Selon L. BERRY et D. YADAV (1996), il est très délicat de fixer le prix de l'intangible. En théorie, la clé pour arriver à une meilleure fixation des prix est de relier de manière claire le prix payé à la valeur reçue. L'entreprise veut toujours quelque chose qui vaille le montant payé, mais cela reste assez subjectif. Le cabinet de son côté cherche à montrer que son prix est en phase avec sa proposition de valeur. Mais la communication est difficile entre les deux parce qu'il n'existe pas de référentiel qui permette de faire une lecture comparative. En fait on peut relever trois types de difficulté :

  • des problèmes pour déchiffrer la valeur proposée par le consultant ;

  • une valeur attendue mais mal identifiée par le client ;

  • une incompréhension des prix pratiqués qui aggrave la communication137.
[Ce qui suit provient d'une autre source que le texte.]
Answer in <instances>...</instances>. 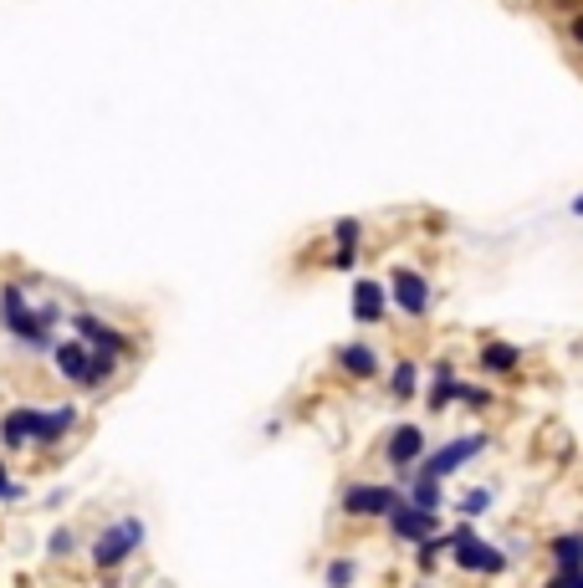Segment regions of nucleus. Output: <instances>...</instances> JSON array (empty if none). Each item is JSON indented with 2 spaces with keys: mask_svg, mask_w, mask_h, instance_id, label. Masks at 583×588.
Masks as SVG:
<instances>
[{
  "mask_svg": "<svg viewBox=\"0 0 583 588\" xmlns=\"http://www.w3.org/2000/svg\"><path fill=\"white\" fill-rule=\"evenodd\" d=\"M62 318H67V312H62L57 302L36 307V302L26 297V287H16V282L0 287V328H6L21 348H31V353H47V358H52V348H57L52 328H57Z\"/></svg>",
  "mask_w": 583,
  "mask_h": 588,
  "instance_id": "obj_1",
  "label": "nucleus"
},
{
  "mask_svg": "<svg viewBox=\"0 0 583 588\" xmlns=\"http://www.w3.org/2000/svg\"><path fill=\"white\" fill-rule=\"evenodd\" d=\"M451 563H456L461 573H471V578H502V573L512 568L507 548L486 542V537L476 532V522H456V527H451Z\"/></svg>",
  "mask_w": 583,
  "mask_h": 588,
  "instance_id": "obj_2",
  "label": "nucleus"
},
{
  "mask_svg": "<svg viewBox=\"0 0 583 588\" xmlns=\"http://www.w3.org/2000/svg\"><path fill=\"white\" fill-rule=\"evenodd\" d=\"M52 364H57V374H62L72 389H103V384L118 374V358H113V353H93V348L77 343V338H67V343L52 348Z\"/></svg>",
  "mask_w": 583,
  "mask_h": 588,
  "instance_id": "obj_3",
  "label": "nucleus"
},
{
  "mask_svg": "<svg viewBox=\"0 0 583 588\" xmlns=\"http://www.w3.org/2000/svg\"><path fill=\"white\" fill-rule=\"evenodd\" d=\"M486 445H491V435L486 430H471V435H451L445 445H435V450H425V461L410 471V476H425V481H440L445 486V476H456V471H466L476 456H486Z\"/></svg>",
  "mask_w": 583,
  "mask_h": 588,
  "instance_id": "obj_4",
  "label": "nucleus"
},
{
  "mask_svg": "<svg viewBox=\"0 0 583 588\" xmlns=\"http://www.w3.org/2000/svg\"><path fill=\"white\" fill-rule=\"evenodd\" d=\"M144 537H149L144 517H118V522H108V527L98 532V542H93V568H103V573L123 568L133 553L144 548Z\"/></svg>",
  "mask_w": 583,
  "mask_h": 588,
  "instance_id": "obj_5",
  "label": "nucleus"
},
{
  "mask_svg": "<svg viewBox=\"0 0 583 588\" xmlns=\"http://www.w3.org/2000/svg\"><path fill=\"white\" fill-rule=\"evenodd\" d=\"M399 496H405V491L389 486V481H348L343 496H338V507H343V517L374 522V517H389L399 507Z\"/></svg>",
  "mask_w": 583,
  "mask_h": 588,
  "instance_id": "obj_6",
  "label": "nucleus"
},
{
  "mask_svg": "<svg viewBox=\"0 0 583 588\" xmlns=\"http://www.w3.org/2000/svg\"><path fill=\"white\" fill-rule=\"evenodd\" d=\"M389 302L405 312V318H430V302H435V292H430V282L420 277L415 266H394L389 271Z\"/></svg>",
  "mask_w": 583,
  "mask_h": 588,
  "instance_id": "obj_7",
  "label": "nucleus"
},
{
  "mask_svg": "<svg viewBox=\"0 0 583 588\" xmlns=\"http://www.w3.org/2000/svg\"><path fill=\"white\" fill-rule=\"evenodd\" d=\"M425 450H430V440H425V425H415V420L394 425V430L384 435V461H389L399 476H410V471L425 461Z\"/></svg>",
  "mask_w": 583,
  "mask_h": 588,
  "instance_id": "obj_8",
  "label": "nucleus"
},
{
  "mask_svg": "<svg viewBox=\"0 0 583 588\" xmlns=\"http://www.w3.org/2000/svg\"><path fill=\"white\" fill-rule=\"evenodd\" d=\"M72 338L87 343L93 353H113V358H133V338L108 328L103 318H93V312H72Z\"/></svg>",
  "mask_w": 583,
  "mask_h": 588,
  "instance_id": "obj_9",
  "label": "nucleus"
},
{
  "mask_svg": "<svg viewBox=\"0 0 583 588\" xmlns=\"http://www.w3.org/2000/svg\"><path fill=\"white\" fill-rule=\"evenodd\" d=\"M389 522V532L399 537V542H410V548H420L425 537H435L440 532V512H420V507H410L405 496H399V507L384 517Z\"/></svg>",
  "mask_w": 583,
  "mask_h": 588,
  "instance_id": "obj_10",
  "label": "nucleus"
},
{
  "mask_svg": "<svg viewBox=\"0 0 583 588\" xmlns=\"http://www.w3.org/2000/svg\"><path fill=\"white\" fill-rule=\"evenodd\" d=\"M384 307H389V287L384 282H374V277L353 282V323H364V328L384 323Z\"/></svg>",
  "mask_w": 583,
  "mask_h": 588,
  "instance_id": "obj_11",
  "label": "nucleus"
},
{
  "mask_svg": "<svg viewBox=\"0 0 583 588\" xmlns=\"http://www.w3.org/2000/svg\"><path fill=\"white\" fill-rule=\"evenodd\" d=\"M72 425H77V410H72V404H57V410H36V435H31V445L52 450V445H62V440L72 435Z\"/></svg>",
  "mask_w": 583,
  "mask_h": 588,
  "instance_id": "obj_12",
  "label": "nucleus"
},
{
  "mask_svg": "<svg viewBox=\"0 0 583 588\" xmlns=\"http://www.w3.org/2000/svg\"><path fill=\"white\" fill-rule=\"evenodd\" d=\"M456 399H461V379H456V369H451V358H440L435 374H430V384H425V410L440 415V410H451Z\"/></svg>",
  "mask_w": 583,
  "mask_h": 588,
  "instance_id": "obj_13",
  "label": "nucleus"
},
{
  "mask_svg": "<svg viewBox=\"0 0 583 588\" xmlns=\"http://www.w3.org/2000/svg\"><path fill=\"white\" fill-rule=\"evenodd\" d=\"M333 364H338V374H348V379H379V348H369V343H343L338 353H333Z\"/></svg>",
  "mask_w": 583,
  "mask_h": 588,
  "instance_id": "obj_14",
  "label": "nucleus"
},
{
  "mask_svg": "<svg viewBox=\"0 0 583 588\" xmlns=\"http://www.w3.org/2000/svg\"><path fill=\"white\" fill-rule=\"evenodd\" d=\"M548 563L553 573H583V527L548 537Z\"/></svg>",
  "mask_w": 583,
  "mask_h": 588,
  "instance_id": "obj_15",
  "label": "nucleus"
},
{
  "mask_svg": "<svg viewBox=\"0 0 583 588\" xmlns=\"http://www.w3.org/2000/svg\"><path fill=\"white\" fill-rule=\"evenodd\" d=\"M31 435H36V404H16V410H6V420H0V445L26 450Z\"/></svg>",
  "mask_w": 583,
  "mask_h": 588,
  "instance_id": "obj_16",
  "label": "nucleus"
},
{
  "mask_svg": "<svg viewBox=\"0 0 583 588\" xmlns=\"http://www.w3.org/2000/svg\"><path fill=\"white\" fill-rule=\"evenodd\" d=\"M384 389H389L394 404H410L420 394V364H415V358H399V364L389 369V379H384Z\"/></svg>",
  "mask_w": 583,
  "mask_h": 588,
  "instance_id": "obj_17",
  "label": "nucleus"
},
{
  "mask_svg": "<svg viewBox=\"0 0 583 588\" xmlns=\"http://www.w3.org/2000/svg\"><path fill=\"white\" fill-rule=\"evenodd\" d=\"M481 369L486 374H512L517 364H522V348L517 343H507V338H491V343H481Z\"/></svg>",
  "mask_w": 583,
  "mask_h": 588,
  "instance_id": "obj_18",
  "label": "nucleus"
},
{
  "mask_svg": "<svg viewBox=\"0 0 583 588\" xmlns=\"http://www.w3.org/2000/svg\"><path fill=\"white\" fill-rule=\"evenodd\" d=\"M405 502L420 507V512H440L445 486H440V481H425V476H405Z\"/></svg>",
  "mask_w": 583,
  "mask_h": 588,
  "instance_id": "obj_19",
  "label": "nucleus"
},
{
  "mask_svg": "<svg viewBox=\"0 0 583 588\" xmlns=\"http://www.w3.org/2000/svg\"><path fill=\"white\" fill-rule=\"evenodd\" d=\"M445 553H451V532H435V537H425L420 548H415V568L420 573H435Z\"/></svg>",
  "mask_w": 583,
  "mask_h": 588,
  "instance_id": "obj_20",
  "label": "nucleus"
},
{
  "mask_svg": "<svg viewBox=\"0 0 583 588\" xmlns=\"http://www.w3.org/2000/svg\"><path fill=\"white\" fill-rule=\"evenodd\" d=\"M491 502H497V491H491V486H471V491L461 496V502H456V512H461V522H476Z\"/></svg>",
  "mask_w": 583,
  "mask_h": 588,
  "instance_id": "obj_21",
  "label": "nucleus"
},
{
  "mask_svg": "<svg viewBox=\"0 0 583 588\" xmlns=\"http://www.w3.org/2000/svg\"><path fill=\"white\" fill-rule=\"evenodd\" d=\"M456 404H466V410L486 415V410H497V394H491L486 384H461V399H456Z\"/></svg>",
  "mask_w": 583,
  "mask_h": 588,
  "instance_id": "obj_22",
  "label": "nucleus"
},
{
  "mask_svg": "<svg viewBox=\"0 0 583 588\" xmlns=\"http://www.w3.org/2000/svg\"><path fill=\"white\" fill-rule=\"evenodd\" d=\"M353 578H358V563H353V558H333V563L323 568V583H328V588H353Z\"/></svg>",
  "mask_w": 583,
  "mask_h": 588,
  "instance_id": "obj_23",
  "label": "nucleus"
},
{
  "mask_svg": "<svg viewBox=\"0 0 583 588\" xmlns=\"http://www.w3.org/2000/svg\"><path fill=\"white\" fill-rule=\"evenodd\" d=\"M358 236H364V225H358L353 215H348V220H333V241H338V251H358Z\"/></svg>",
  "mask_w": 583,
  "mask_h": 588,
  "instance_id": "obj_24",
  "label": "nucleus"
},
{
  "mask_svg": "<svg viewBox=\"0 0 583 588\" xmlns=\"http://www.w3.org/2000/svg\"><path fill=\"white\" fill-rule=\"evenodd\" d=\"M72 548H77V537H72V527H57V532L47 537V553H52V558H67Z\"/></svg>",
  "mask_w": 583,
  "mask_h": 588,
  "instance_id": "obj_25",
  "label": "nucleus"
},
{
  "mask_svg": "<svg viewBox=\"0 0 583 588\" xmlns=\"http://www.w3.org/2000/svg\"><path fill=\"white\" fill-rule=\"evenodd\" d=\"M21 496H26V486H21V481H11V466L0 461V502H21Z\"/></svg>",
  "mask_w": 583,
  "mask_h": 588,
  "instance_id": "obj_26",
  "label": "nucleus"
},
{
  "mask_svg": "<svg viewBox=\"0 0 583 588\" xmlns=\"http://www.w3.org/2000/svg\"><path fill=\"white\" fill-rule=\"evenodd\" d=\"M543 588H583V573H553Z\"/></svg>",
  "mask_w": 583,
  "mask_h": 588,
  "instance_id": "obj_27",
  "label": "nucleus"
},
{
  "mask_svg": "<svg viewBox=\"0 0 583 588\" xmlns=\"http://www.w3.org/2000/svg\"><path fill=\"white\" fill-rule=\"evenodd\" d=\"M353 261H358V251H333L328 266H333V271H353Z\"/></svg>",
  "mask_w": 583,
  "mask_h": 588,
  "instance_id": "obj_28",
  "label": "nucleus"
},
{
  "mask_svg": "<svg viewBox=\"0 0 583 588\" xmlns=\"http://www.w3.org/2000/svg\"><path fill=\"white\" fill-rule=\"evenodd\" d=\"M568 36H573V41H578V47H583V11H578V16L568 21Z\"/></svg>",
  "mask_w": 583,
  "mask_h": 588,
  "instance_id": "obj_29",
  "label": "nucleus"
},
{
  "mask_svg": "<svg viewBox=\"0 0 583 588\" xmlns=\"http://www.w3.org/2000/svg\"><path fill=\"white\" fill-rule=\"evenodd\" d=\"M573 215H583V195H578V200H573Z\"/></svg>",
  "mask_w": 583,
  "mask_h": 588,
  "instance_id": "obj_30",
  "label": "nucleus"
}]
</instances>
Le prix d'une mission n'est pas le seul critère de jugement d'une proposition d'un consultant, mais il est fondamental, malgré qu'il soit "(...) très souvent (...) difficile à comprendre et à déchiffrer" (J.-B. HUGOT 1993, p. 37). La fourchette des prix à la journée, selon un consultant indépendant interviewé dans la revue de la CICF de septembre 1998, varie de 4 500 à 20 000 F T.T.C. environ138. Ces écarts suscitent des interrogations pour les entreprises (ou les organisations) et peut-être des interprétations du type : le prix à la journée de 20 000 F correspond à un "produit-conseil" supérieur c'est-à-dire à un investissement pour le client très rentable, le prix à la journée de 4 500 F, à un "produit-conseil" inférieur c'est-à-dire qui n'aura pas d'effets spectaculaires chez le client139 (J. DE BANDT 1998). Dans le cadre des biens, il n'est pas rare de constater des écarts de prix très importants, par exemple pour une voiture. Mais ces écarts peuvent se justifier : par exemple la différence de prix entre deux voitures peut venir des options qu'intègre une voiture et pas l'autre. Par contre, dans le cadre des services, l'intangibilité du "produit" conduit à des interprétations souvent rapides et erronées de l'écart.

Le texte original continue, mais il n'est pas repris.